Text segment ->
********

Parliament Speaker Nabih Berri ordered the distribution of the maritime border agreement to MPs once it is approved by the government, following demands from Forces of Change MPs that the text “be submitted to Parliament for a vote.” Kataeb MPs and international law experts also said a parliamentary review of the agreement is necessary, per the regulations in international treaties and Article 52 of the Constitution. Opposing opinions consider the agreement a “unilateral act” which omits the need for Parliament’s approval. “The European Union welcomes the announcement of an agreement in the negotiations between Lebanon and Israel on the delineation of their maritime boundary," a Wednesday statement from the union read, after officials from both sides expressed their approval of a US-mediated proposal following two years of intense negotiations. UK Ambassador to Lebanon Hamish Cowell also spoke with L’Orient Today in an exclusive interview since he took up his post, saying the deal is a “signal of hope” and of a “potential income from hydrocarbons.” Lebanon’s President Aoun, in a televised speech on Thursday evening, said, "I hope [the deal] will be a promising start that will lay the foundations for the economic jumpstart Lebanon needs."

********

Requirement 1 ->
Answer these questions using the maritime border text:
(a) When does Nabih Berri want the agreement distributed to MPs?
(b) How did Hamish Cowell describe the deal?
(c) When did President Aoun give his televised speech?
Requirement 2 ->
Carry on the report on Lebanon's maritime border agreement from its last sentence.

Records from a dataset
********

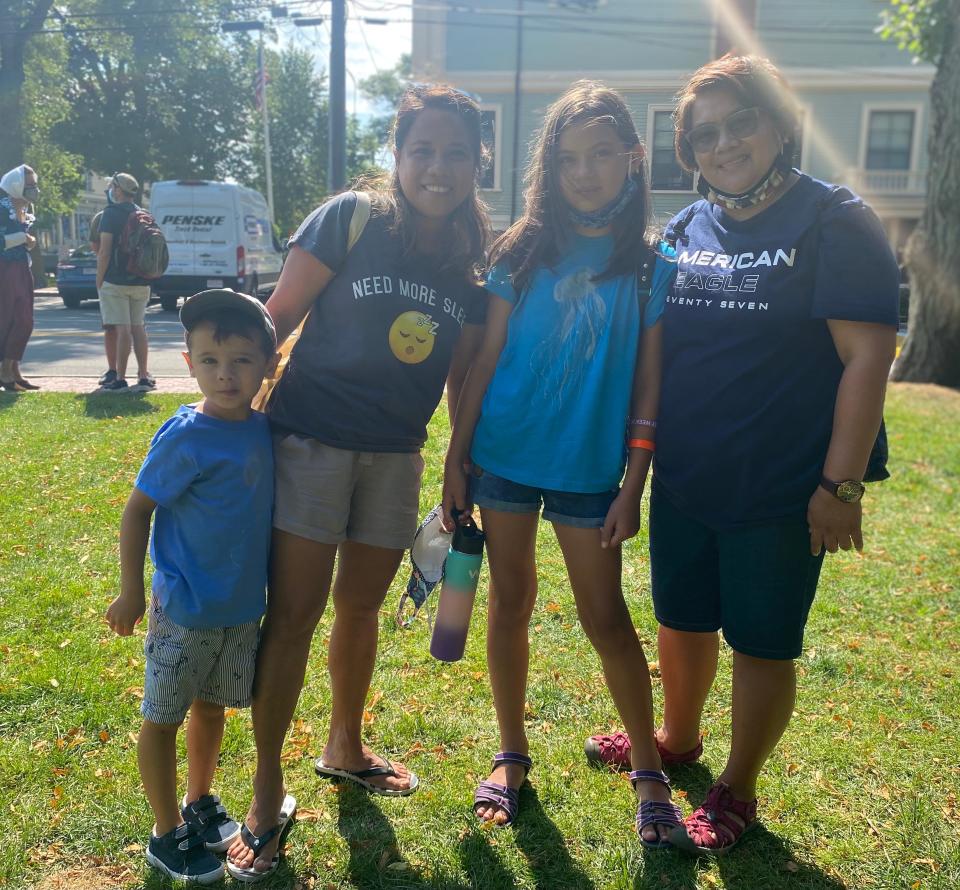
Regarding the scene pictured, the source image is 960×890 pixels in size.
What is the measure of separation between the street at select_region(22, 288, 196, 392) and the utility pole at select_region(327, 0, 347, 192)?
3825 mm

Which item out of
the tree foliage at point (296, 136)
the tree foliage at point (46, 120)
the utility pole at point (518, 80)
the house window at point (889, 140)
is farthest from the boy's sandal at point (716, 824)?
the tree foliage at point (296, 136)

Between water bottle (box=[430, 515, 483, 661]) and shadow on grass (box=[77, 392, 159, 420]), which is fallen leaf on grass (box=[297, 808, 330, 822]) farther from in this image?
shadow on grass (box=[77, 392, 159, 420])

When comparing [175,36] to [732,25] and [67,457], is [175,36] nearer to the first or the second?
[732,25]

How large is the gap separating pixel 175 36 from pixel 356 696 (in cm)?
3572

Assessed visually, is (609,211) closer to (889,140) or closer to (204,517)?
(204,517)

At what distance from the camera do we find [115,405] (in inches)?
311

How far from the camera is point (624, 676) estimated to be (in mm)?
2654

********

Right answer 1 ->
(a) Once it is approved by the government.
(b) As a "signal of hope" and of a "potential income from hydrocarbons."
(c) On Thursday evening.

Right answer 2 ->
The Lebanese judiciary separately ordered the release of two depositors detained after forcibly withdrawing their own funds from banks in southern Lebanon. According to L’Orient Today’s correspondent in the region, Nabatieh's acting investigative judge Ahmad Mezher set a LL3 million bail for Yahia Ali Badreddine, who held up a Bankmed branch in Nabatieh, South Lebanon, with a gun demanding access to his blocked savings. He managed to withdraw less than a tenth of his deposit in US dollars and the remaining funds at an exchange rate of LL8,000 to the dollar — almost a fifth of the parallel market exchange rate. Similarly, the Association of Depositors in Lebanon announced the release of Ali Hassan Hedrej, who turned himself in to Internal Security Forces after an armed withdrawal from a Sour branch of Byblos Bank. The judiciary ordered the release of several bank holdup perpetrators on bail, while a number of banks have dropped charges against the assailants. Nonetheless, depositors who held up banks might remain in legal jeopardy. In the wake of these incidents, banks indefinitely closed their doors last Friday and are providing reduced services.

“We are waiting for a response from the Syrian authorities to decide the return date” for Syrian refugees in Lebanon, General Security Chief Abbas Ibrahim said yesterday. The first return trip will involve 1,600 people, Ibrahim announced in a Thursday meeting with the Press Editors' Syndicate, following July’s initial talks of mass repatriation with the goal of returning “15,000 displaced people per month.” Caretaker Minister of the Displaced Issam Charafedinne claimed the repatriation plan on “voluntary return.” "We will not wait for a green light from [the international community] to resume the returns, and no one has given us permission before," Ibrahim said. The official stance of the UN and the international community is that Syria is not safe for mass returns, but the General Security chief added that international actors’ sentiments on the plan "could change" due to the increasing number of migration attempts from Lebanese coasts. Syrian nationals comprise a large number of irregular migrants departing Lebanon toward Europe to escape increasingly deplorable living circumstances.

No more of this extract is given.